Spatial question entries
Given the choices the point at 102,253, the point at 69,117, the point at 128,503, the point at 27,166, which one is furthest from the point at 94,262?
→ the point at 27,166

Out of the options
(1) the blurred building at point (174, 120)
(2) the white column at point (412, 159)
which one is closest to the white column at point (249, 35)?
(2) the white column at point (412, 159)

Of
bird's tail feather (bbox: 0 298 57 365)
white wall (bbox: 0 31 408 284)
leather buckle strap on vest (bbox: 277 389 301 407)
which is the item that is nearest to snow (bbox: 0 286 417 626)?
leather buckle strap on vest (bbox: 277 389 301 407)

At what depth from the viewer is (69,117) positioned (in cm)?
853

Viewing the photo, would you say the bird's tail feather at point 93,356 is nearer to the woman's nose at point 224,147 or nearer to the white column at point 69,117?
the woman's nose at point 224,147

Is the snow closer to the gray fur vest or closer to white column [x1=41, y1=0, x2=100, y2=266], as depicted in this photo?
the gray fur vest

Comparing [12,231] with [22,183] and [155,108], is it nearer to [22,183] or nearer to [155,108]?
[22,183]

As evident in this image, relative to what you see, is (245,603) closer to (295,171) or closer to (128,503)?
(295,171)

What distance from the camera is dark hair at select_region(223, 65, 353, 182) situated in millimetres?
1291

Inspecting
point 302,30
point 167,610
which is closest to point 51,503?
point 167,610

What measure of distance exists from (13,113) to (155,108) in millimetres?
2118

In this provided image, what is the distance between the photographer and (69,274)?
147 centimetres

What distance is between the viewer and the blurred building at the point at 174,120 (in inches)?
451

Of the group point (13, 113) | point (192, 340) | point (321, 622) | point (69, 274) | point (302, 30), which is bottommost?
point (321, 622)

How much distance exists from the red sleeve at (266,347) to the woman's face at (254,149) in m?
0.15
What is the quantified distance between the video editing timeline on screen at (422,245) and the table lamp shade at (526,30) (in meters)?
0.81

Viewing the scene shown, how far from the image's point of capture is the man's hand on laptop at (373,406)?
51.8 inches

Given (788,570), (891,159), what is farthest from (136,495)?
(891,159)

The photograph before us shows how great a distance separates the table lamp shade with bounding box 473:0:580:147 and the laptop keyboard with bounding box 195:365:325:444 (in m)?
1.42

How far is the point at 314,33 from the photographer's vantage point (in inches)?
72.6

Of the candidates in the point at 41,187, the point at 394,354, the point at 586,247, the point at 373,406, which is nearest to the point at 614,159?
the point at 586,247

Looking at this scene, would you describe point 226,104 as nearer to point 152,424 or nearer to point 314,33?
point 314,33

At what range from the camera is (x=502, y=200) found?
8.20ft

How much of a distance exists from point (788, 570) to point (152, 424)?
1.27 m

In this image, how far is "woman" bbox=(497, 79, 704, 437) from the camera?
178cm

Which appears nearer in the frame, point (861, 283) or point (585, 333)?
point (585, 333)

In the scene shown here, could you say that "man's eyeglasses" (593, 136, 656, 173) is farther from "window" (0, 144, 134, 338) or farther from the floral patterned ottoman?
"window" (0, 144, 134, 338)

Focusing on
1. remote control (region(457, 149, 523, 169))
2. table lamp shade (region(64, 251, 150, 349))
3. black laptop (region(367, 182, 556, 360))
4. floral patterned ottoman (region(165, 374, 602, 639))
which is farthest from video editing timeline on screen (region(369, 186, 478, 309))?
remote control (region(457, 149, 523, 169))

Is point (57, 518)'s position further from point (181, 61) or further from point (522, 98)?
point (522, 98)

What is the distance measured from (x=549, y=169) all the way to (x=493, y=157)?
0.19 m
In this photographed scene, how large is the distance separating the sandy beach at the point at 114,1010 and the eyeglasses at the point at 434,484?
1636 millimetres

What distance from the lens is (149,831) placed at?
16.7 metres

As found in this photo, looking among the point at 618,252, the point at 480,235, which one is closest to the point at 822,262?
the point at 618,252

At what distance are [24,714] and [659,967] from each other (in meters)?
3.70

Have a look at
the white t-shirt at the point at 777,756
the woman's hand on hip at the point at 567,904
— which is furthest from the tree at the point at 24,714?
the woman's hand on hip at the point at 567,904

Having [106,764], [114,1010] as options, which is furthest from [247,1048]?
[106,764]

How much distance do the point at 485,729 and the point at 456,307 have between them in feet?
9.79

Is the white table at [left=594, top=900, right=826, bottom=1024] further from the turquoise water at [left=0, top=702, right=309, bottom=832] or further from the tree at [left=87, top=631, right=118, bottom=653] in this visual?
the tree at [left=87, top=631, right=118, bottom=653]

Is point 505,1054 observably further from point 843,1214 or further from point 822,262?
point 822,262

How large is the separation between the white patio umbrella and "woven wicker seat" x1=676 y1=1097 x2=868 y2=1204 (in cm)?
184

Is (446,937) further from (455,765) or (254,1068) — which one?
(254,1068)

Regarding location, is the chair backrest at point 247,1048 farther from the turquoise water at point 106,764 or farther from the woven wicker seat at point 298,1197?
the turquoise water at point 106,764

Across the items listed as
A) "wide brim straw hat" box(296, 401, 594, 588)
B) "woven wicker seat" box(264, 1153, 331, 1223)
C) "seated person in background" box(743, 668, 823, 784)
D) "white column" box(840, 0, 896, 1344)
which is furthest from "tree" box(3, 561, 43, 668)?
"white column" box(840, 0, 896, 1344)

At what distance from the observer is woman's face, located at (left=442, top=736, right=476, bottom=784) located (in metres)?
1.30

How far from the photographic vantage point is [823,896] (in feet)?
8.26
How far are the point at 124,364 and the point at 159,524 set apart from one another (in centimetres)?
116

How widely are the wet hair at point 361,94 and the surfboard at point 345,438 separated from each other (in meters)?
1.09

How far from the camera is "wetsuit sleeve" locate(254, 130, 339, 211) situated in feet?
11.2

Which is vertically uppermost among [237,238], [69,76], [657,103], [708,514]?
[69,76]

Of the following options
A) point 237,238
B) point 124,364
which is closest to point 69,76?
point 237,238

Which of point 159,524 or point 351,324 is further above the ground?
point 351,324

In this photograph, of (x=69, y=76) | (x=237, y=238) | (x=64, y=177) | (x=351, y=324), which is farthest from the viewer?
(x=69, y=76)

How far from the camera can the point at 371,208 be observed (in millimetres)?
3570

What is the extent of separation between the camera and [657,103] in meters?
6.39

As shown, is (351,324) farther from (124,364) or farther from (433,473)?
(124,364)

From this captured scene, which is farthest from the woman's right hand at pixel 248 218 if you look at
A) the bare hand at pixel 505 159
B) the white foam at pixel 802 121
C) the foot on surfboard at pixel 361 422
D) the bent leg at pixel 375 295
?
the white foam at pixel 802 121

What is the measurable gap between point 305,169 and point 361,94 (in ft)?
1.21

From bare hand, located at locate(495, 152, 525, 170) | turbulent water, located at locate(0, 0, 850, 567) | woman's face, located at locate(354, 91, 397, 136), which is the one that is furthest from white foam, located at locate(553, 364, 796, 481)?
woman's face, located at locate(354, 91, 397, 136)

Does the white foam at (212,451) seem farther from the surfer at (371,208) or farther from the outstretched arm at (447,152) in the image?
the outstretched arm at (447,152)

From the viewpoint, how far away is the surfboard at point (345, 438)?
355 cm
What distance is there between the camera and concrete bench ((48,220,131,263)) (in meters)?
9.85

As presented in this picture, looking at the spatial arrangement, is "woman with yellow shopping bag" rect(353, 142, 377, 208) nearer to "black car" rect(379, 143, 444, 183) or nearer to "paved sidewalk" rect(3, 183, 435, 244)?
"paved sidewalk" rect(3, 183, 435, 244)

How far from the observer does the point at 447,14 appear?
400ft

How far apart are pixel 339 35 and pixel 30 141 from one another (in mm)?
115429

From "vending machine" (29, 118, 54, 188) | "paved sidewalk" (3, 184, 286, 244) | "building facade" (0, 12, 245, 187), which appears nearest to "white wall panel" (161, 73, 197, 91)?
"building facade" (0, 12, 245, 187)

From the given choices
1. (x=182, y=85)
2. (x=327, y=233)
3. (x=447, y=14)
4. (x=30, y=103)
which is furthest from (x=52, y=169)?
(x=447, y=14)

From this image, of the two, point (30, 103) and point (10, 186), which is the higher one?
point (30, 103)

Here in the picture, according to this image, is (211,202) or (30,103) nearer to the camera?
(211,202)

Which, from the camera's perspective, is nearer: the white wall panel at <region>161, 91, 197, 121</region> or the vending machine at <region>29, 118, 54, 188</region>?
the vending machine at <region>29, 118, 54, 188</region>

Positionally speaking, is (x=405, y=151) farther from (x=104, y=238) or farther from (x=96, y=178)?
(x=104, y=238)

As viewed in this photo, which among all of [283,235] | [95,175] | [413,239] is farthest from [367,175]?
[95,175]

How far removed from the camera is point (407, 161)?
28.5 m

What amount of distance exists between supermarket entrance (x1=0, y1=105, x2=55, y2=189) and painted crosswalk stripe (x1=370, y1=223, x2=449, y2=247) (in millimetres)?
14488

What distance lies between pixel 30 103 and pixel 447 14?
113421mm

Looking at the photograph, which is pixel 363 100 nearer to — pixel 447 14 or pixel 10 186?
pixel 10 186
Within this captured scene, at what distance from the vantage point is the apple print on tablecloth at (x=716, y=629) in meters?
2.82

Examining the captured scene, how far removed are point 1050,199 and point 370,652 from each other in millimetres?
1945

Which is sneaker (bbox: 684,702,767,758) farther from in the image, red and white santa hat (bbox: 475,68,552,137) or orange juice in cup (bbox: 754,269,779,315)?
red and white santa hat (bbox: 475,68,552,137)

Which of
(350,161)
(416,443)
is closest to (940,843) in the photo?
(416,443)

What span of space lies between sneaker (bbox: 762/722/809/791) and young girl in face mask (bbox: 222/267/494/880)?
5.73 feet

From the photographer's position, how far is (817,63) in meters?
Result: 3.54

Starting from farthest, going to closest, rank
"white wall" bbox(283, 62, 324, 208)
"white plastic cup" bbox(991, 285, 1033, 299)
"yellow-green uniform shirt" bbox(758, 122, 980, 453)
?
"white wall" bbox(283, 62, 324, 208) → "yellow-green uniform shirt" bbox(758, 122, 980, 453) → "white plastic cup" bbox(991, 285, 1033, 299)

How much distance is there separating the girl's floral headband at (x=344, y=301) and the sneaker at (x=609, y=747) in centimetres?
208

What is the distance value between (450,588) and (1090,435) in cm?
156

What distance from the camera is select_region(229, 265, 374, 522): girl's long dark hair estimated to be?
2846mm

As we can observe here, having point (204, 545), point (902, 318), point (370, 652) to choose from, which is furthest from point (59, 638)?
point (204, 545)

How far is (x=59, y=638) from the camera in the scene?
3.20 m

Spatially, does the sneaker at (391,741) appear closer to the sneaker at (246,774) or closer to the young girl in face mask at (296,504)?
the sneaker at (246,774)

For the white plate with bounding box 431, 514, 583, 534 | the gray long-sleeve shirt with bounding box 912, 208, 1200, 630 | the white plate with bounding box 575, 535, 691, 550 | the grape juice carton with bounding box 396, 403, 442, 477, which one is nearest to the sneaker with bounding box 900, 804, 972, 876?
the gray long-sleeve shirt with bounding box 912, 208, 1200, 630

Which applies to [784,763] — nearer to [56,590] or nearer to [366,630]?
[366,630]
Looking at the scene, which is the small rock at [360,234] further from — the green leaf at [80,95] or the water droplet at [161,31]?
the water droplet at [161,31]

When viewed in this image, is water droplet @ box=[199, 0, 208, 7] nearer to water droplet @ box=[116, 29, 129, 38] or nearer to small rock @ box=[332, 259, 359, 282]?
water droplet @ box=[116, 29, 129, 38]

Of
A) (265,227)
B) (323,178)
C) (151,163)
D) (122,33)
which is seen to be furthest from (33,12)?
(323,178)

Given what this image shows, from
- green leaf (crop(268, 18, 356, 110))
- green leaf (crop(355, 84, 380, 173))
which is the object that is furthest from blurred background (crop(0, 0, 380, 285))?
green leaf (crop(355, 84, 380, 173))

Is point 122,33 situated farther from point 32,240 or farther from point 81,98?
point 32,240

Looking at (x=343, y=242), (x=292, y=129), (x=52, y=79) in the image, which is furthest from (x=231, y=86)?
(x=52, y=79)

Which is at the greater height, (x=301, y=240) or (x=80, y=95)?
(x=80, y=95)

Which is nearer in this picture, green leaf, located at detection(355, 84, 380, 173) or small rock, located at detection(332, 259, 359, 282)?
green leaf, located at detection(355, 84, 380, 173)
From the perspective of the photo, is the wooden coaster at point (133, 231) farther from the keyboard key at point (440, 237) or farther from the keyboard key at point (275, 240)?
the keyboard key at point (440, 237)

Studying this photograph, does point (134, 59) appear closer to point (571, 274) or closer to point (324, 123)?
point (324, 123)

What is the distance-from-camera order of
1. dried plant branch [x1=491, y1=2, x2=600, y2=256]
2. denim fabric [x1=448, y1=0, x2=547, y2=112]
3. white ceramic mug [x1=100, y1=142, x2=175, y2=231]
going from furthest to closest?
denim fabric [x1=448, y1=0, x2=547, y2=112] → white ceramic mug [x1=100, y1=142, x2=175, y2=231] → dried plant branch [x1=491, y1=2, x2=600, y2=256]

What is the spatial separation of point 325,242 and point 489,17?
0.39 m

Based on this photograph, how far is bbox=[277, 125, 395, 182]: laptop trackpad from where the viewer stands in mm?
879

The problem
Each line from the one containing "Given what this image shows, from" to the final line of the entries above must be returned exactly, and no other line may appear.

Answer to the exercise
Given what this image shows, from
- green leaf (crop(268, 18, 356, 110))
- green leaf (crop(355, 84, 380, 173))
which is the object that is furthest from blurred background (crop(0, 0, 380, 285))?
green leaf (crop(355, 84, 380, 173))

Is point 122,33 situated farther from point 32,240 or farther from point 81,98?
point 32,240

Looking at (x=343, y=242), (x=292, y=129), (x=52, y=79) in the image, which is furthest from (x=231, y=86)?
(x=52, y=79)

Which is at the greater height, (x=301, y=240) or (x=80, y=95)?
(x=80, y=95)

Which is nearer in this picture, green leaf, located at detection(355, 84, 380, 173) or small rock, located at detection(332, 259, 359, 282)?
green leaf, located at detection(355, 84, 380, 173)
From the perspective of the photo, is the wooden coaster at point (133, 231) farther from the keyboard key at point (440, 237) or farther from the keyboard key at point (275, 240)?
the keyboard key at point (440, 237)

Studying this photograph, does point (134, 59) appear closer to point (571, 274) or closer to point (324, 123)?
point (324, 123)

What is the distance-from-camera order of
1. dried plant branch [x1=491, y1=2, x2=600, y2=256]
2. denim fabric [x1=448, y1=0, x2=547, y2=112]
3. white ceramic mug [x1=100, y1=142, x2=175, y2=231]
going from furthest to closest?
denim fabric [x1=448, y1=0, x2=547, y2=112] → white ceramic mug [x1=100, y1=142, x2=175, y2=231] → dried plant branch [x1=491, y1=2, x2=600, y2=256]

What is the spatial separation of point 325,242 and point 489,17?
0.39 m

Based on this photograph, how far is bbox=[277, 125, 395, 182]: laptop trackpad from where the viewer stands in mm?
879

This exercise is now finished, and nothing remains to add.